■ Set task:
Can you rewrite the web integration page below, starting at the words "This example demonstrates" and stopping after "TypeScript module (app.ts).", with "WebGL" in place of "WebGPU" everywhere it occurs?

— start of Supplied text —

Web Integration

Learn how to integrate Tiny-DL-Inference into a web application for real-time inference in the browser.

Overview

This example demonstrates building a complete web application that:

Loads a neural network model via the Fetch API
Processes images from file input using Canvas
Runs inference on WebGPU
Displays predictions with timing information

The source code consists of an HTML file and a TypeScript module (app.ts).

HTML Setup

Create a basic HTML page with file input and result display areas:

html

<!DOCTYPE html>
<html>
<head>
  <title>Web Inference Demo</title>
  <style>
    body {
      font-family: system-ui, -apple-system, sans-serif;
      max-width: 800px;
      margin: 0 auto;
      padding: 20px;
    }
    #status {
      margin: 20px 0;
      padding: 10px;
      font-family: monospace;
      background: #f5f5f5;
      border-radius: 4px;
    }
    #result {
      margin: 20px 0;
      padding: 15px;
      background: #f0f0f0;
      border-radius: 4px;
    }
    #result h3 {
      margin-top: 0;
    }
    .prediction {
      margin: 5px 0;
    }
  </style>
</head>
<body>
  <h1>Tiny-DL-Inference Web Demo</h1>

  <input type="file" id="imageInput" accept="image/*">

  <div id="status">Ready</div>
  <div id="result"></div>

  <script type="module" src="app.js"></script>
</body>
</html>

TypeScript Module

Create app.ts with the inference logic:

Step 1: Initialize the Application

typescript

import { InferenceEngine } from 'tiny-dl-inference';

class WebInferenceDemo {
  private engine: InferenceEngine;
  private statusEl: HTMLElement;
  private resultEl: HTMLElement;

  constructor() {
    this.engine = new InferenceEngine();
    this.statusEl = document.getElementById('status')!;
    this.resultEl = document.getElementById('result')!;
  }

  async initialize() {
    this.setStatus('Initializing WebGPU...');

    try {
      await this.engine.initialize();
      this.setStatus('Loading model...');

      const model = await this.loadModel();
      await this.engine.loadModel(model);

      this.setStatus('Ready for inference');
      this.setupEventListeners();
    } catch (error: unknown) {
      const message = error instanceof Error ? error.message : 'Unknown error';
      this.setStatus(`Error: ${message}`);
    }
  }
}

Step 2: Load the Model

typescript

private async loadModel() {
  const response = await fetch('model.json');
  return await response.json();
}

The model file should follow the format described in Custom Model Loading.

— end of Supplied text —
— start of Entries provided —

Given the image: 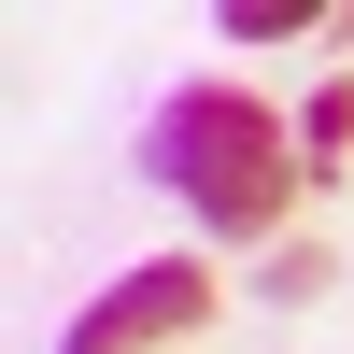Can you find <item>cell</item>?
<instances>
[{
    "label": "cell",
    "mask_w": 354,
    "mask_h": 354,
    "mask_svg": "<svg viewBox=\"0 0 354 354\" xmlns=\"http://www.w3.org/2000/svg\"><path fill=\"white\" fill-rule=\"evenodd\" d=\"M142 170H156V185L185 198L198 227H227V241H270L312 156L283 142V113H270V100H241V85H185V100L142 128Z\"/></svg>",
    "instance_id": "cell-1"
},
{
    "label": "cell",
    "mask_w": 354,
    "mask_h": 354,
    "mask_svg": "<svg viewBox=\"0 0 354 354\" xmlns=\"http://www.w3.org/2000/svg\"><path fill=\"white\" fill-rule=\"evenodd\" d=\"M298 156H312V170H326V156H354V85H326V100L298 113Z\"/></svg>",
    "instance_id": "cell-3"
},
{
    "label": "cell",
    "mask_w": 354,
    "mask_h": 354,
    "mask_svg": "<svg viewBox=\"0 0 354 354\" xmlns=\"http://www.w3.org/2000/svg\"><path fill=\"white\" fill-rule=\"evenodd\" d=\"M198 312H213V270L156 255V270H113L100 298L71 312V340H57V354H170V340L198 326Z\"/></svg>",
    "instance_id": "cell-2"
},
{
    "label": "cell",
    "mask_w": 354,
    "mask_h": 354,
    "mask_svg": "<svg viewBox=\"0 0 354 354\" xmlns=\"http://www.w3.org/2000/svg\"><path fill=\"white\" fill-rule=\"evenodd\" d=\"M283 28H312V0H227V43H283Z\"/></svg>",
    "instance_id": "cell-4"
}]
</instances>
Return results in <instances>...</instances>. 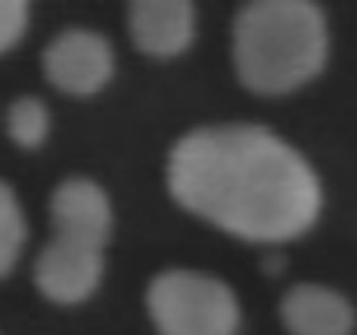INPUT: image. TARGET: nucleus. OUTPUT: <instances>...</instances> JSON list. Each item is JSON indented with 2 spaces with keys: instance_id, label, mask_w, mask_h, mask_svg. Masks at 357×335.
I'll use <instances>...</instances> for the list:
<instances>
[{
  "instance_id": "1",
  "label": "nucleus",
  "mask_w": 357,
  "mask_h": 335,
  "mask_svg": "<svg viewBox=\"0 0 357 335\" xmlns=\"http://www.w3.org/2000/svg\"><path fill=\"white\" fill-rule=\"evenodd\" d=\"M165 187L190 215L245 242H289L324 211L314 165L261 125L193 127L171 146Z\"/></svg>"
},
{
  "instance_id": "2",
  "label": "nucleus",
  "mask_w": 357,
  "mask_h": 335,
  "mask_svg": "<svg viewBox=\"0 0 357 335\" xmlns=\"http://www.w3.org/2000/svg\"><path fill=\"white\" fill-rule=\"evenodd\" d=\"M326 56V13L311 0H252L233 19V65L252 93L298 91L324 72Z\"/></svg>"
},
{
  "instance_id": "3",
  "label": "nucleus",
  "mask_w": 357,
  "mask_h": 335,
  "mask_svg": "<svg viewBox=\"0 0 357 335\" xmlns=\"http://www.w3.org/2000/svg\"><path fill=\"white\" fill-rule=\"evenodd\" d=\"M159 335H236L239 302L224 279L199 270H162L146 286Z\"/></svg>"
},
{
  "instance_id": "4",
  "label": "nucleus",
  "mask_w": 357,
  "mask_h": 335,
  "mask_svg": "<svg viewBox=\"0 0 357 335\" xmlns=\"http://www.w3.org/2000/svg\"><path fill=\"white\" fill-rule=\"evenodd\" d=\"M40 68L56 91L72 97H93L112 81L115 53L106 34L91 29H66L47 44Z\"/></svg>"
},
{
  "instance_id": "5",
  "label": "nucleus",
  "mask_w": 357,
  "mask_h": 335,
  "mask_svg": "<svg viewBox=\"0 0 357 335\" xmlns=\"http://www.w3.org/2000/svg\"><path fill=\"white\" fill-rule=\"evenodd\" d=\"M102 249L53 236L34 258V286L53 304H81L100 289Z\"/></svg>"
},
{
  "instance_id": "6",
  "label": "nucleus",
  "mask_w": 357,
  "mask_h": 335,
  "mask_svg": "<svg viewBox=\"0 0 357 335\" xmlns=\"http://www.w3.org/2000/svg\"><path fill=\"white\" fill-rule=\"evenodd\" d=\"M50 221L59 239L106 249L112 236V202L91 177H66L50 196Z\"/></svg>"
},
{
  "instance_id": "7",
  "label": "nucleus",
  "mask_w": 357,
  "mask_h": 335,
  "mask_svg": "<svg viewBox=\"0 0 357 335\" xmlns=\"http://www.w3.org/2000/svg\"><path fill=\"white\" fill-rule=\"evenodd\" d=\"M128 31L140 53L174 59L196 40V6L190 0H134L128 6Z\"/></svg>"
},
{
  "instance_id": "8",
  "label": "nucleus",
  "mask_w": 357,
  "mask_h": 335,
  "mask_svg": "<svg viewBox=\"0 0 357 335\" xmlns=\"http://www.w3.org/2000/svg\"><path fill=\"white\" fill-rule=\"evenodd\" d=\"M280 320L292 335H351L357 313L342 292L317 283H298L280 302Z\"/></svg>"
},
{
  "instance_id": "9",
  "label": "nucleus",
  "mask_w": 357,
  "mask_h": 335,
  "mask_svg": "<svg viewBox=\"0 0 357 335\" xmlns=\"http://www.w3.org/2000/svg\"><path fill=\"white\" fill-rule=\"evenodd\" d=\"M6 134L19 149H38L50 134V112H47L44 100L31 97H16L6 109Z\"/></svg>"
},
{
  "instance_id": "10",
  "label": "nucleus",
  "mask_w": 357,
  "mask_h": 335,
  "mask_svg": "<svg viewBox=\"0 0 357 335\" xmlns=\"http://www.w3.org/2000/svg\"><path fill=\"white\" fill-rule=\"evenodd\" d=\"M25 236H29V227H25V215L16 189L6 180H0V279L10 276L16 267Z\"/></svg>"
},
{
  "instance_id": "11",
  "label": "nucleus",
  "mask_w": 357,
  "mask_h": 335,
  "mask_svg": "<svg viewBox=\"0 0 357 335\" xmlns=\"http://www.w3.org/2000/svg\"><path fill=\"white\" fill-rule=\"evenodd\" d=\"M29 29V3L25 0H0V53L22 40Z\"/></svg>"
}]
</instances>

— end of Entries provided —
— start of Entries provided —

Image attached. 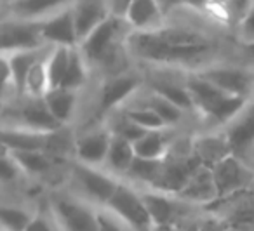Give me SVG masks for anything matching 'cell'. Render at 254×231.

— end of Entries provided —
— start of Entries provided —

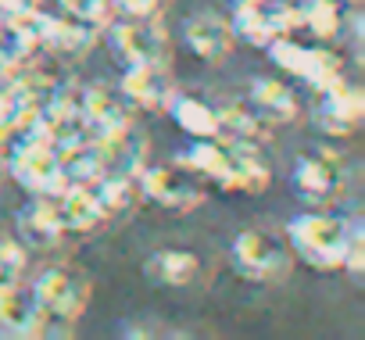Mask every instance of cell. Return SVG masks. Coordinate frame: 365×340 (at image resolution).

— end of Entries provided —

■ Answer for this exercise:
This example demonstrates building a complete web application that:

Loads a neural network model via the Fetch API
Processes images from file input using Canvas
Runs inference on WebGL
Displays predictions with timing information

The source code consists of an HTML file and a TypeScript module (app.ts).